Manage S3 Bucket using Terraform

Here is the screenshot from AWS console S3 bucket: 

Manage S3 Bucket using Terraform

There are many more things that you can do with Terraform and the S3 Bucket. Here is a guide on how to rename an AWS S3 bucket in Terraform which can help you rename your S3 bucket.

4. Manage ACL (Access Control List) Using aws_s3_bucket_public_access_block

Now, after uploading the files to an S3 bucket, the next Terraform resource which we are going to talk about is aws_s3_bucket_public_access_block. This resource is going to help you manage the public access associated with your S3 bucket. 

By default, the value is false, which means we are allowing public ACL (Access Control List). If you want to restrict the public ACL, you have to set the value to true.

Here, we are going to take the same example which we have taken previously for uploading the files to an S3 bucket: 

variable "name" { default = "dynamic-aws-creds-operator" }
variable "region" { default = "eu-central-1" }
variable "path" { default = "../vault-admin-workspace/terraform.tfstate" }
variable "ttl" { default = "1" }
 
terraform {
 backend "local" {
   path = "terraform.tfstate"
 }
}
 
data "terraform_remote_state" "admin" {
 backend = "local"
 
 config = {
   path = var.path
 }
}
 
data "vault_aws_access_credentials" "creds" {
 backend = data.terraform_remote_state.admin.outputs.backend
 role    = data.terraform_remote_state.admin.outputs.role
}
 
provider "aws" {
 region     = var.region
 access_key = data.vault_aws_access_credentials.creds.access_key
 secret_key = data.vault_aws_access_credentials.creds.secret_key
}
 
resource "aws_s3_bucket" "spacelift-test1-s3" {
 bucket = "spacelift-test1-s3"
 acl = "private"
}
resource "aws_s3_bucket_object" "object1" {
 for_each = fileset("uploads/", "*")
 bucket = aws_s3_bucket.spacelift-test1-s3.id
 key = each.value
 source = "uploads/${each.value}"
}
resource "aws_s3_bucket_public_access_block" "app" {
bucket = aws_s3_bucket.spacelift-test1-s3.id
block_public_acls       = true
block_public_policy     = true
ignore_public_acls      = true
restrict_public_buckets = true
}

You can see in the above example that we have restricted the following public ACL: 

  1.  block_public_acls   = true
  2.  block_public_policy = true
  3.  ignore_public_acls  = true
  4.  restrict_public_buckets = true

With the help of aws_s3_bucket_public_access_block, you can manage the public access control list onto your S3 Bucket.

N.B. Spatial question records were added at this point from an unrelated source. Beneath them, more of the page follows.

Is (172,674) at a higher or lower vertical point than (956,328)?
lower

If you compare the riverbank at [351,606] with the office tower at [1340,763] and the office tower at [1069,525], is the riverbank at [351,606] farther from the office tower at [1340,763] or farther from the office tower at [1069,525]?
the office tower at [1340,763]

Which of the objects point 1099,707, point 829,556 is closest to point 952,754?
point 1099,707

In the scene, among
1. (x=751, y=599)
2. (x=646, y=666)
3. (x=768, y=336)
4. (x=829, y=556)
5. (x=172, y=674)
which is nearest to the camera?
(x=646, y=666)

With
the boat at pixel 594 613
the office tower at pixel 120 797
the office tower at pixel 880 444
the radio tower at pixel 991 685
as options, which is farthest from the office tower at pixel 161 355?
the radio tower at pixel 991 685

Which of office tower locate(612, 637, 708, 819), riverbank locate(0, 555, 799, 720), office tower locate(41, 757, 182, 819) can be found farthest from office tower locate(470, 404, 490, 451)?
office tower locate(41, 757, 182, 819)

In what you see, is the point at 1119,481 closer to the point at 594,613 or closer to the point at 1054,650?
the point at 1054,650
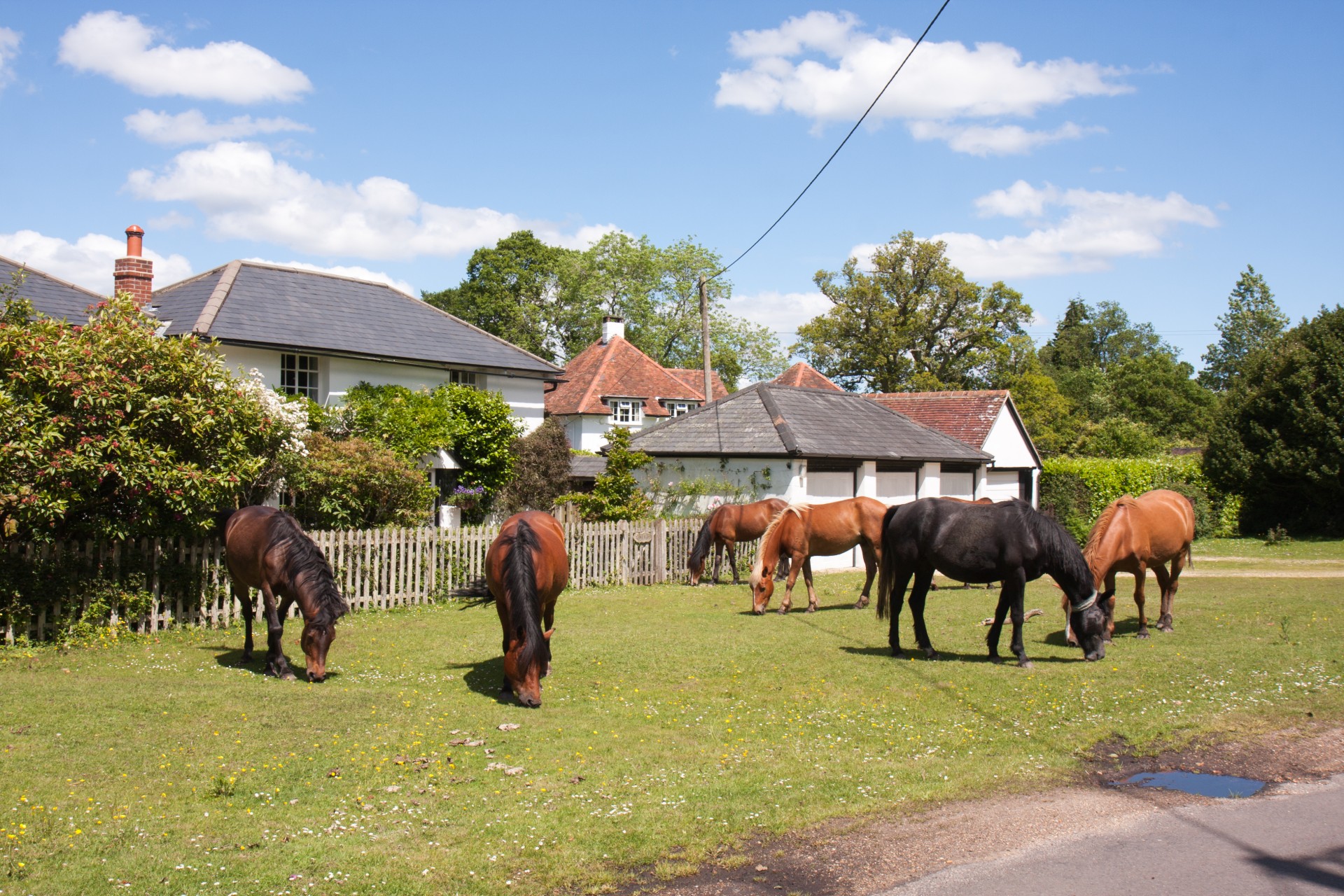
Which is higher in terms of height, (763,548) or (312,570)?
(312,570)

5. Delete S3 Bucket Using Terraform

In the previous steps, we have seen how to create an S3 bucket and how to upload files to the S3 bucket using terraform aws_s3_bucket, aws_s3_bucket_object resources.

In this section, you will see how we can delete the S3 bucket once we are done working with the S3.

When you are using Terraform, the deletion part is always easy. You simply need to run the universal $ terraform destroy command and it will delete all the resources which you have created previously.

Manage S3 Bucket using Terraform

As you can see in the screenshot, Terraform has deleted the resources in the reverse chronological order starting from test2.txt, test2.txt, and finally the bucket spacelift-test1-s3.

Key Points

Using Terraform to create an S3 bucket is relatively simple, but it is not recommended to use Terraform for uploading thousands of files into the S3 bucket. Terraform is an infrastructure provisioning tool and should not be used for performing data-intensive tasks. This blog is a comprehensive guide to getting yourself familiar with Terraform and the S3 bucket.